Pick out every line in the entries below that contains the string "metres", and copy each one.

>> BEGIN Exercise material

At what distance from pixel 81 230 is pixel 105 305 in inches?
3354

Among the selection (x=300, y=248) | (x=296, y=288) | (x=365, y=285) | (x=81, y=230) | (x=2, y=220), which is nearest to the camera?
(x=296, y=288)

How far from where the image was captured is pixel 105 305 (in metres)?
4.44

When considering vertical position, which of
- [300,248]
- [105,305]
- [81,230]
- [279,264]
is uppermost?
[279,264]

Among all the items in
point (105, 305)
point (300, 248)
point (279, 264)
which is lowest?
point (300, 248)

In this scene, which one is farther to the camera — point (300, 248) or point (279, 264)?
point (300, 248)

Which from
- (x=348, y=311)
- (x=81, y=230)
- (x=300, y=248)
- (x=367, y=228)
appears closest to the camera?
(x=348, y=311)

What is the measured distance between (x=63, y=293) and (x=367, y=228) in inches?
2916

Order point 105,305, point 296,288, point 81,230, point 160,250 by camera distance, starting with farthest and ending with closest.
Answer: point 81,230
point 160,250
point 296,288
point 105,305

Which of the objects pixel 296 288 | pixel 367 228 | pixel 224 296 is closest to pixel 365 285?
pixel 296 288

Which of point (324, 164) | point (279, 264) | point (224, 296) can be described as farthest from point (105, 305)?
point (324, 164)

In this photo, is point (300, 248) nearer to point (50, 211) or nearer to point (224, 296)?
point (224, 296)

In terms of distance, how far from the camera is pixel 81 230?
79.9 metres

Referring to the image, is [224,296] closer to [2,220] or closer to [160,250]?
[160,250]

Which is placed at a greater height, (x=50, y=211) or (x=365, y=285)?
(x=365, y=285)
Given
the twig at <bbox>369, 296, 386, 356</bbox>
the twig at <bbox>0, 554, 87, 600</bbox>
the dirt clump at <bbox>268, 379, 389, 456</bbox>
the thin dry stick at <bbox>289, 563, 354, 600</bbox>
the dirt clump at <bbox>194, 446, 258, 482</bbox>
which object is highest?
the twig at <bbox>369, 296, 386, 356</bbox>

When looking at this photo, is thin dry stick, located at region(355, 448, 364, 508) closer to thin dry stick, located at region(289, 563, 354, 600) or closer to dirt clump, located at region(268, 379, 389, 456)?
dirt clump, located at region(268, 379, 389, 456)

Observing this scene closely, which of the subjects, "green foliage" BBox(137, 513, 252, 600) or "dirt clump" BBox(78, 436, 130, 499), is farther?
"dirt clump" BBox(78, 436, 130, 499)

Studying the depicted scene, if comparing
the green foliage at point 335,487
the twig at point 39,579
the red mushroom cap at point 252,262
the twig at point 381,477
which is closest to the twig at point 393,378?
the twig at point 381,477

>> END Exercise material
>> BEGIN Exercise material

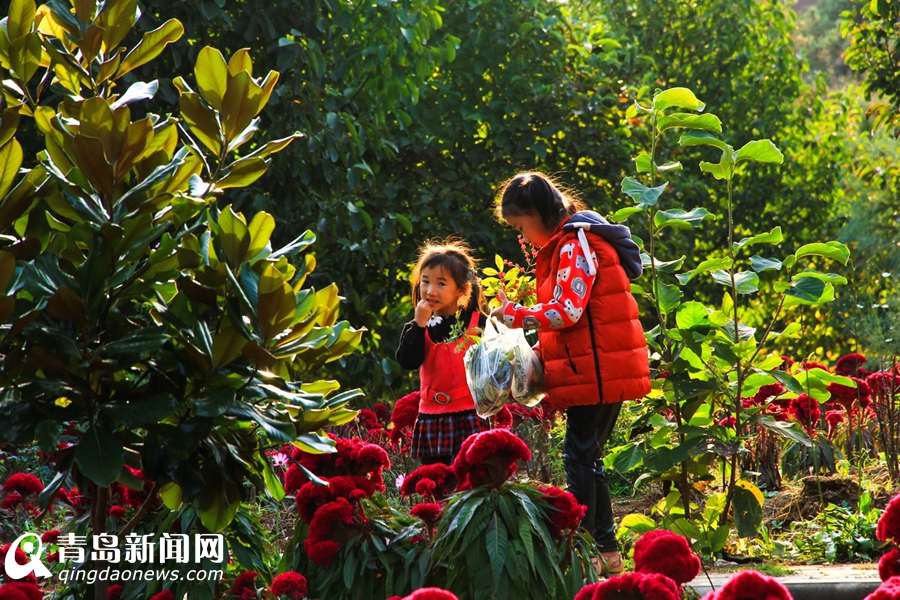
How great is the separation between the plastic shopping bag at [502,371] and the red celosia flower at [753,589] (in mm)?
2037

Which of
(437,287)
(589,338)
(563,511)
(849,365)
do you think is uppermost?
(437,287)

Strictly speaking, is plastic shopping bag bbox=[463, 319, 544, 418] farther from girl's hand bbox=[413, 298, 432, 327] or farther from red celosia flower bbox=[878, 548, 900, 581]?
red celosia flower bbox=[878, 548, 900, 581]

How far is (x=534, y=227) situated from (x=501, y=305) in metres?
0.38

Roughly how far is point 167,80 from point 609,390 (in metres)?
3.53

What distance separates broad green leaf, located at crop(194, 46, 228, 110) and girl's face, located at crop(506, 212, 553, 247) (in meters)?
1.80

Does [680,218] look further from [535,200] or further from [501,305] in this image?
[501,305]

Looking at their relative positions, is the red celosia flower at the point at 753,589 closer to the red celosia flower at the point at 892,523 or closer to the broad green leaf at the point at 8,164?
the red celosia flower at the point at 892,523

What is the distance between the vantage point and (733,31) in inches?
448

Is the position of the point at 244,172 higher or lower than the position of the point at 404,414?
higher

>> END Exercise material

Written solution
How far from where the image was captured is pixel 105 305 (in metres)?
79.9 metres
How far is (x=534, y=227) situated from (x=501, y=305) in metres?
Roughly how far is point 167,80 from point 609,390 (in metres)?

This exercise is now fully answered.